1. Determine the time constant $\tau$ for this charging process.
- What equivalent circuit can be found for the mentioned states of the switches?
- What parameter do you need to determine $\tau$?
- The charging current is flown through which component?
The electrical components $R_1$, $R_2$ und $C$ are connected in series with a source $U$. The time constant $\tau$ is therefore: \begin{align*} \tau &= (R_1 + R_2) \cdot C \\ \tau &= 180 \Omega \cdot 40 nF \end{align*}
\begin{align*} \tau = 7,2 µs \end{align*}
2. How high is the voltage at the capacitor $C$ when $t=10 µs$?
\begin{align*} U_C(t) = U \cdot (1 - e^{-t/\tau}) \\ U_C(t) = 10 V \cdot (1 - e^{-10 µs/7,2 µs}) \end{align*}
\begin{align*} U_C(t) = 7,506 V -> 7,5 V \end{align*}
3. How high is the energy when the capacitor is fully charged?
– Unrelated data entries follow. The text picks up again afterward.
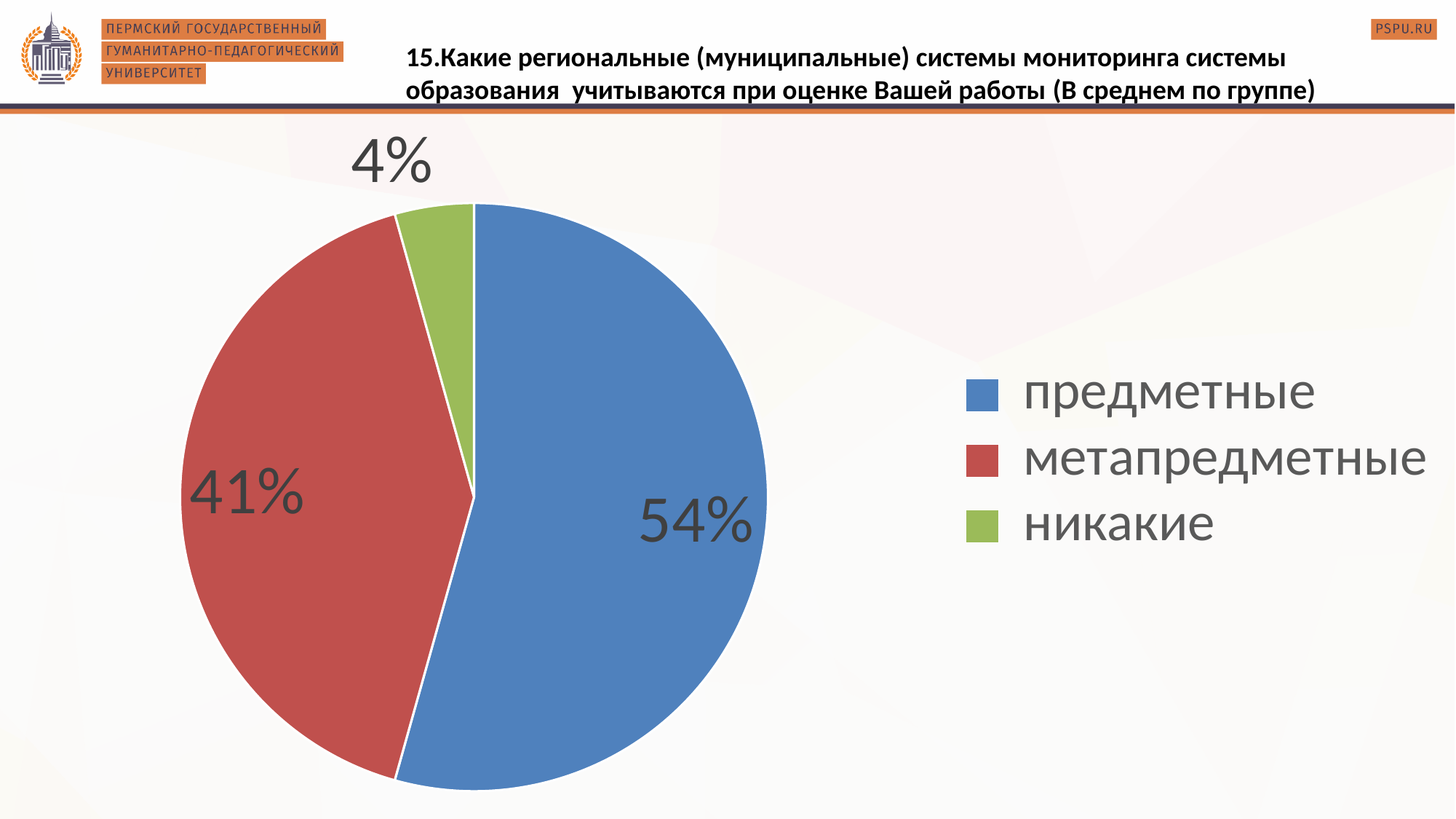
Which category has the smallest slice of the pie? никакие What is the difference in percentage points between the "предметные" and "метапредметные" slices? 13 What is the difference in percentage points between the "метапредметные" and "никакие" slices? 37 What share of the pie does the "никакие" slice represent? 4% What type of chart is shown on the slide? pie chart What share of the pie does the "метапредметные" slice represent? 41% What colour is the "никакие" slice? green What share of the pie does the "предметные" slice represent? 54% How many entries does the legend list? 3 Which category has the largest slice of the pie? предметные Which slice is larger, "предметные" or "метапредметные"? предметные How many slices does the pie chart have? 3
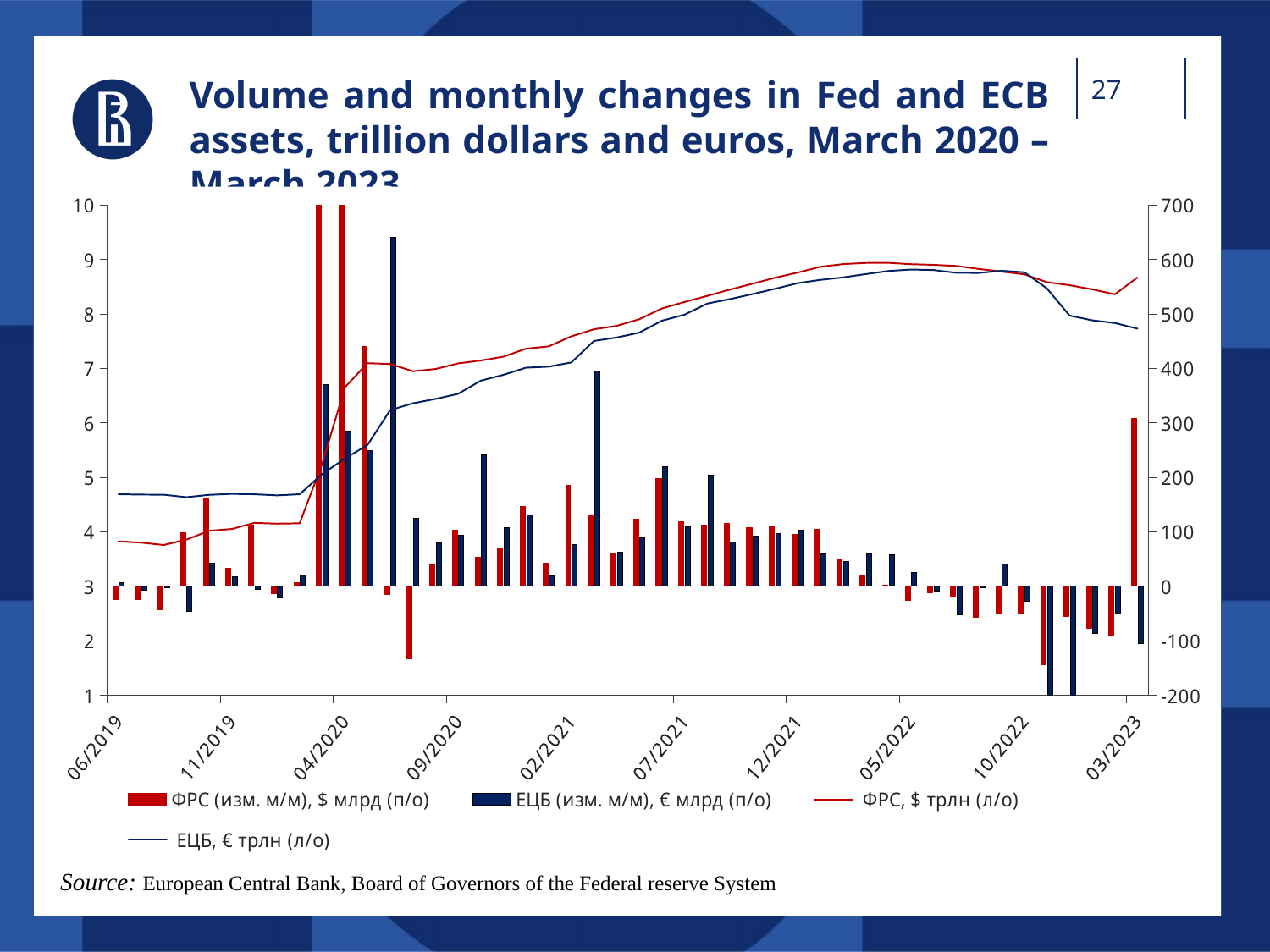
Is the value of the ЕЦБ, € трлн line at 03/2023 greater or less than 7 on the left axis? greater Is the value of the ФРС, $ трлн line at 06/2019 greater or less than 5 on the left axis? less What kind of chart is shown on the slide? A combination chart with bars and lines What is the highest tick value shown on the right-hand axis? 700 How many series does the legend list? 4 Does the ФРС, $ трлн line rise or fall between 06/2019 and 05/2022? rise How many date labels are shown along the x axis? 10 Is the value of the ФРС, $ трлн line at 05/2022 greater or less than 8 on the left axis? greater Which organisations are named as the source of the chart data? European Central Bank, Board of Governors of the Federal reserve System At 03/2023, which line is higher on the left axis: ФРС, $ трлн or ЕЦБ, € трлн? ФРС, $ трлн Does the ЕЦБ, € трлн line rise or fall between 10/2022 and 03/2023? fall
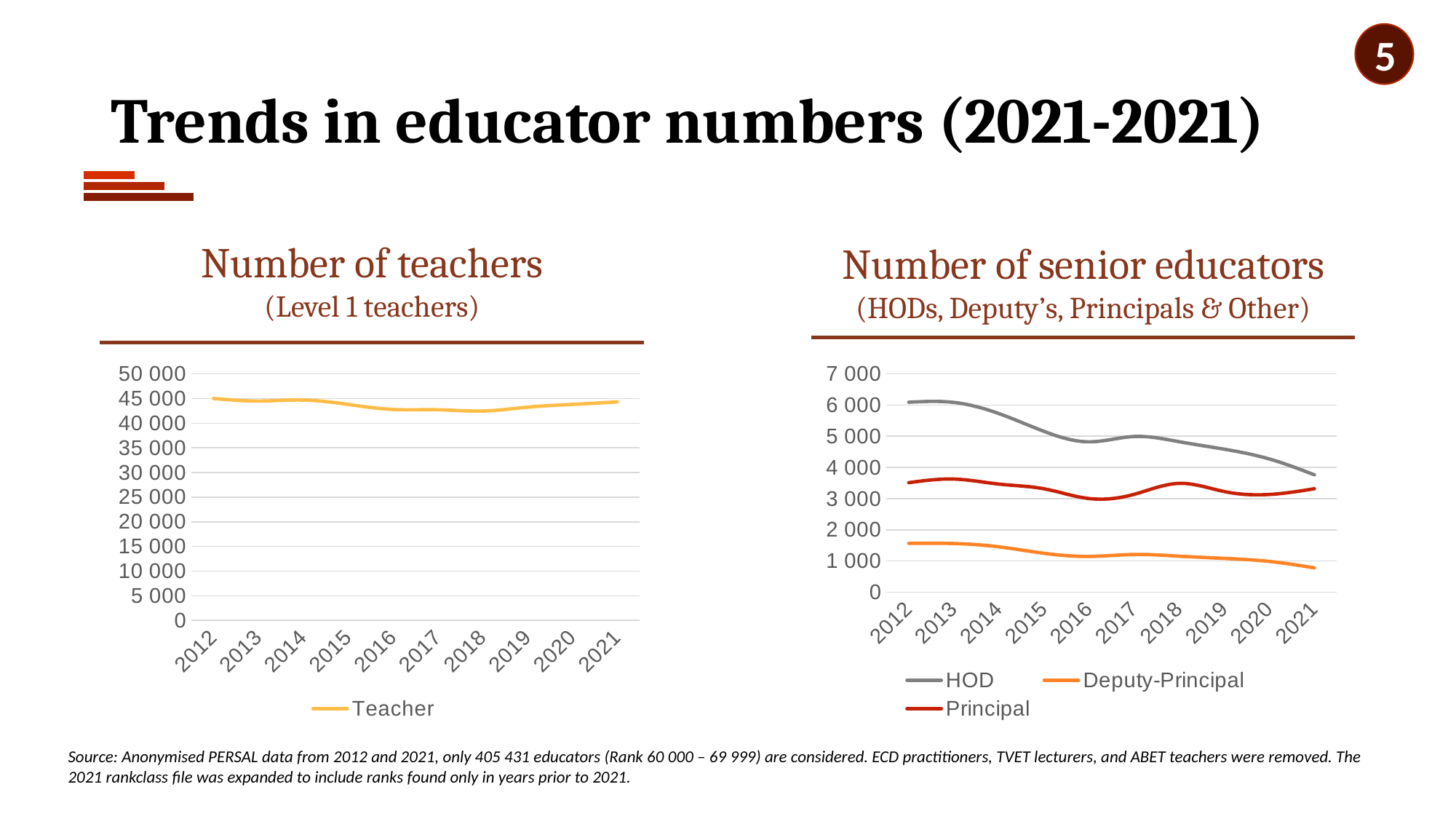
In the "Number of senior educators" chart, which series has the lowest value in 2012? Deputy-Principal In the "Number of teachers" chart, is the value for Teacher in 2012 greater or less than 40 000? greater In the "Number of senior educators" chart, which series has the highest value in 2021? HOD In the "Number of senior educators" chart, is the value for Deputy-Principal in 2021 greater or less than 1 000? less In the "Number of teachers" chart, is the value for Teacher in 2018 greater or less than 45 000? less How many series does the legend of the "Number of senior educators" chart list? 3 How many years are shown on the x axis of the "Number of senior educators" chart? 10 In the "Number of senior educators" chart, does the HOD series rise or fall from 2012 to 2021? fall What kind of chart is the "Number of teachers" chart on the left? line chart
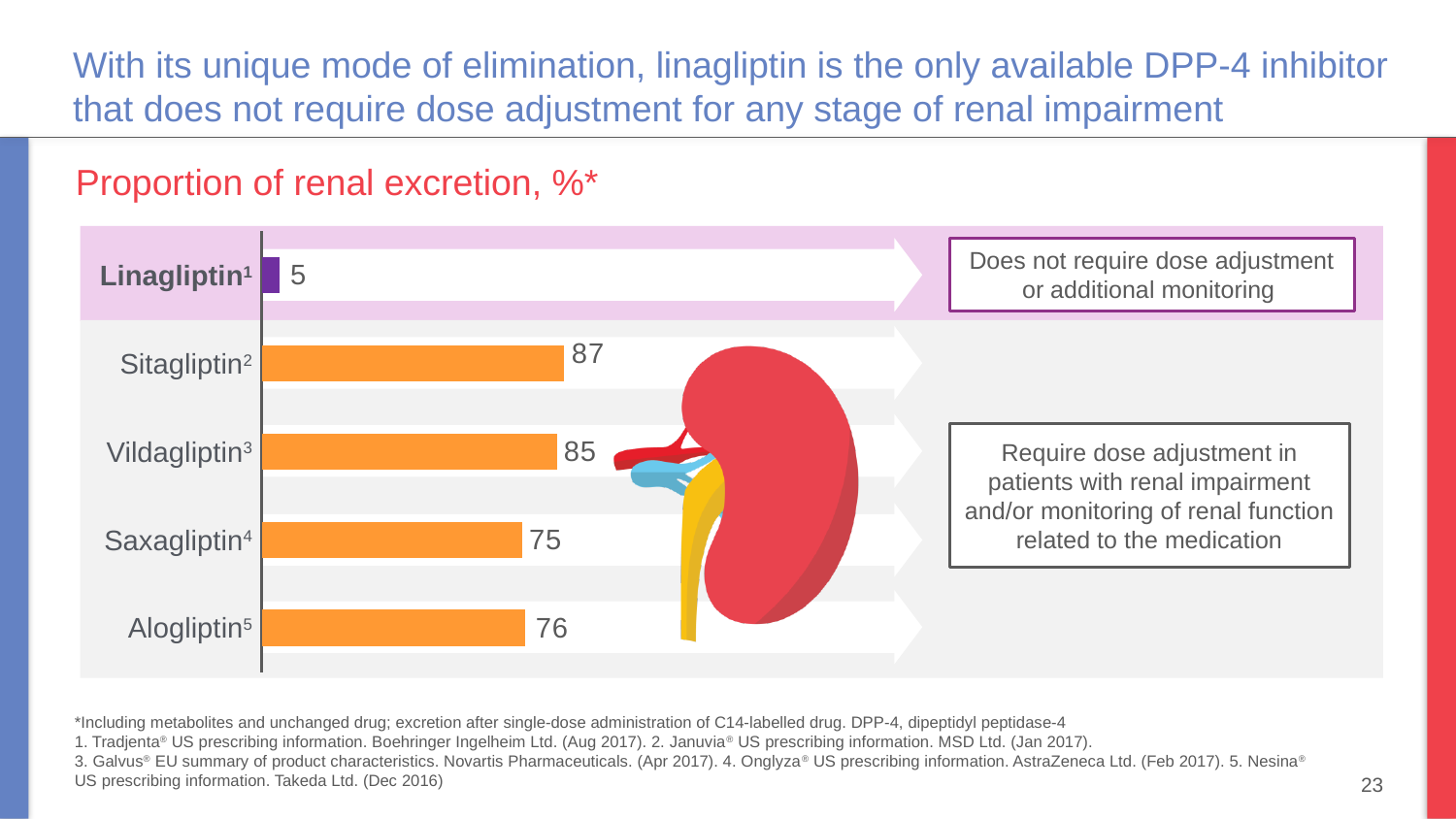
Which drug has the lowest proportion of renal excretion? Linagliptin What is the proportion of renal excretion for alogliptin? 76 Which has a higher proportion of renal excretion, sitagliptin or vildagliptin? Sitagliptin What is the proportion of renal excretion for linagliptin? 5 What is the proportion of renal excretion for saxagliptin? 75 What is the proportion of renal excretion for sitagliptin? 87 What is the difference in proportion of renal excretion between sitagliptin and linagliptin? 82 What is the title of the chart? Proportion of renal excretion, %* What kind of chart is shown on the slide? Bar chart Which drug has the highest proportion of renal excretion? Sitagliptin How many drugs are shown in the chart? 5 What is the difference in proportion of renal excretion between vildagliptin and saxagliptin? 10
\begin{align*} W_C &= \frac{1}{2}CU^2 \\ &= \frac{1}{2} \cdot 40nF \cdot (10V)^2 \end{align*}
\begin{align*} W_C = 2 µJ \end{align*}
4. Determine the new time constant when the capacitor is fully charged. The switch S1 will be opened whereas the switch S2 will be closed simultaneously.
The capacitor $C$ discharges by the series connected resistors $R_2$ und $R_3$. \begin{align*} \tau &= (R_2 + R_3) \cdot C \\ \tau &= 130 \Omega \cdot 40 nF \end{align*}
\begin{align*} \tau = 5,2 µs \end{align*}
5. When the capacitor is empty all switches will be opend. The switch S4 will be closed at $t = 1μs$.
How high is the voltage at the capacitor C?
- Through the current source there is a continuous flow of elctric charge into the capacitor.
- The resistors passed by the current on the way to the capacitor are irrelevant. They only increase the voltage of an ideal current source to guarantee the current.
The voltage $U_C$ is in general: $U_C = \frac{Q}{C}$. In this case the constant current I results in $Q = \int I dt = I \cdot t$ \begin{align*} U_C(t) &= \frac{Q}{C} \\ U_C(t) &= \frac{I \cdot t}{C} \\ U_C(1μs) &= \frac{4mA \cdot 1μs}{40nF} = \frac{4 \cdot 10^{-3}A \cdot 1\cdot 10^{-6}s}{40\cdot 10^{-9}F} \\ \end{align*}
\begin{align*} U_C(1μs) &= 1V \\ \end{align*}